One of the fundamental lessons to draw from small businesses (SMEs) in Zimbabwe and Africa in general is that there is more talk and statistics about businesses that die than those that survive.

This is quite evident in the prevailing situation in Zimbabwe where we read more of company closures than successful stories. This trend has forced me to explore why Zimbabweans start businesses in the first place.

I conducted a couple of qualitative group discussions and in-depth interviews with Zimbabwean SME business owners in Zimbabwe and in South Africa. Listening carefully to all, I distilled four distinct theories, among others, for what triggers business start-ups in Zimbabwe, namely:

Knowledge (kuziva/ulwazi);
Capital;
Unemployable personality and
Unemployable credentials.

Most people start businesses because they feel they have reached a stage in their working life where they now know enough technically to stand on their own. So they leave their employer and set-up their own shop.

This, it appears, is the commonest reason why Zimbabweans start own businesses. A second category of business owners who started businesses because they had capital they wished to invest in a business of one form or another.

A common sentiment is that a significant number of Zimbabweans in the limelight have over the past few years, amassed significant money through both orthodox and unorthodox means. The third motivation for starting businesses is an unemployable personality.

These are people who cannot work under anyone because of their character.

They always fight or clash with all sorts of superiors. So their profession becomes job hopping until they ultimately resort to setting up own shop. These are entrepreneurs who can succeed with exposure and skilling on the dynamic of business. They tend to fail as they have the will and technical know-how but lack other business traits.

The last reason for starting business is also employability but this time, it is because the people involved are unemployable because they tend to not have adequate formal academic qualifications or formal skills needed for formal employment but are innovative. If you bother to check, one can see that there are many such in Zimbabwe and many African countries. Most of such organisations have low entry barriers and attract huge following (“customers”) very easily.
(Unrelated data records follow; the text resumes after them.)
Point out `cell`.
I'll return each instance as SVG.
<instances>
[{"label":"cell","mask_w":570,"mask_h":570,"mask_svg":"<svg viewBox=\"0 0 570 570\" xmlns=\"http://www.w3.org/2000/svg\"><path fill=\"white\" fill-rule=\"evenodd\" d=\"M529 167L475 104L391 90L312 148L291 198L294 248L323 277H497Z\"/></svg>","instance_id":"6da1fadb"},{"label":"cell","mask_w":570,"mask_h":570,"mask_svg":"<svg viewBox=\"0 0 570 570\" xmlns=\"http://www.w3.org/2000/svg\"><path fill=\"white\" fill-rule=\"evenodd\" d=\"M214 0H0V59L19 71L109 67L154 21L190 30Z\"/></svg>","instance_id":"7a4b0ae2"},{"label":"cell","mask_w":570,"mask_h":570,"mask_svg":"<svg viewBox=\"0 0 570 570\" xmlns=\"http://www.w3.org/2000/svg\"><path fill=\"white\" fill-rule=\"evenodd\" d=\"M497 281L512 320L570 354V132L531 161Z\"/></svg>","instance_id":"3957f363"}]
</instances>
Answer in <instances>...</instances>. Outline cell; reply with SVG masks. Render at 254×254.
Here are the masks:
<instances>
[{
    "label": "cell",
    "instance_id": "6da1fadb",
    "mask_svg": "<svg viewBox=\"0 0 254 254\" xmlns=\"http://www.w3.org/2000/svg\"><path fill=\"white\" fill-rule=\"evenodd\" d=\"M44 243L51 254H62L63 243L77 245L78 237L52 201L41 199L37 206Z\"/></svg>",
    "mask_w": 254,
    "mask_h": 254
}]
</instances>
What is, however, mind boggling is that when you analyse chief reasons why many African businesses die prematurely. You come to the conclusion that it is also academic knowledge without experience of running a business along proper and basic business principles.

In other words, the business owners tend to listen to themselves and themselves alone.

Some experts say for success, business need ‘critical mass’ at the top. In street lingo this means you cannot do it alone. You need diverse skills at the top to be able to mitigate risk sufficiently as well as pull necessary resources.

Most successful businessmen tend to have one thing in common, that is they have a perfect blend of three crucial skills namely, technical, interpersonal and conceptual, the ability to apply long-term mindset and see opportunities today that will be enjoyed in the future.

However, all this must translate into a customer-centric approach to business.

The customer is king philosophy seems glaringly lacking in many business in Zimbabwe today.

Just do an audit of a few available businesses and see how easy it is to associate the word arrogance with them.

Arrogance comes from a self-centric strategy, that is the “I know what I am doing, you don’t know what I went through” mentality. The world is no longer about Mr Know it All. It is now about Mr Find it All.

A strategy that has no genuine mechanisms for listening to crucial customers is certainly on a downward spiral no matter how it looks today.

The online platform is not making it any easier for self-serving organisations. Looking at the much documented and much talked about Zimbabwe’s socio-economic challenges, many local organisations would do well to introduce mechanisms to formally listen to customers to remain relevant.